The expected result is the full listing, retyped exactly, without a single picture.

### GIVEN INFORMATION
════

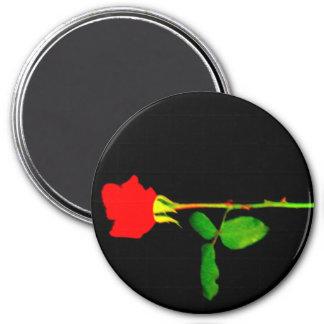 Long Stemmed Red Rose Fridge Magnet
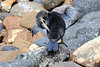 Galapagos_Flightless_Cormorant__0012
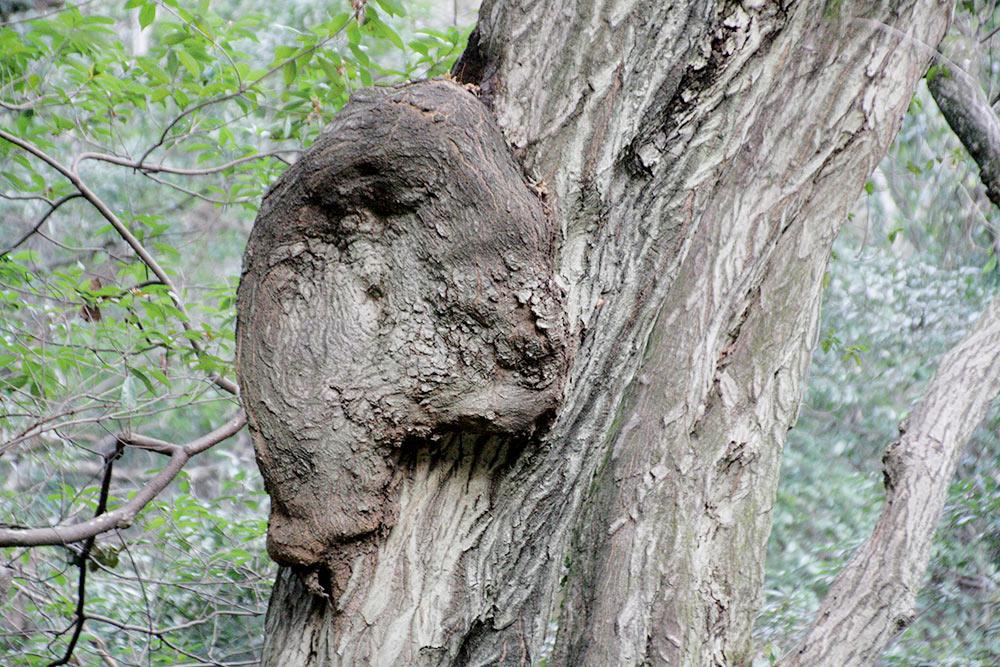 子グマが木を登ってる!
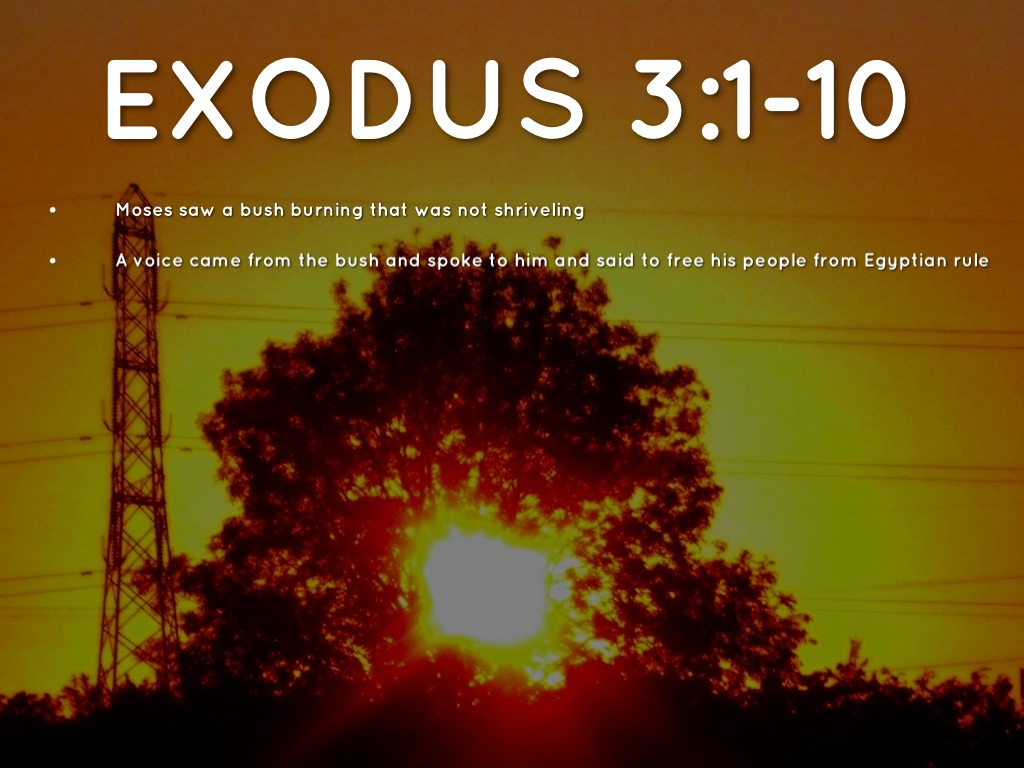 moses and the burning bush exodus Song # 1061 from our gospel in song collection by col johnston the book of exodus tells us in chapter 3 that the angel of the lord spoke to moses from within a burning bush.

════

### TASK RESULT
 Long Stemmed Red Rose Fridge Magnet
 Galapagos_Flightless_Cormorant__0012
 子グマが木を登ってる!
 moses and the burning bush exodus Song # 1061 from our gospel in song collection by col johnston the book of exodus tells us in chapter 3 that the angel of the lord spoke to moses from within a burning bush.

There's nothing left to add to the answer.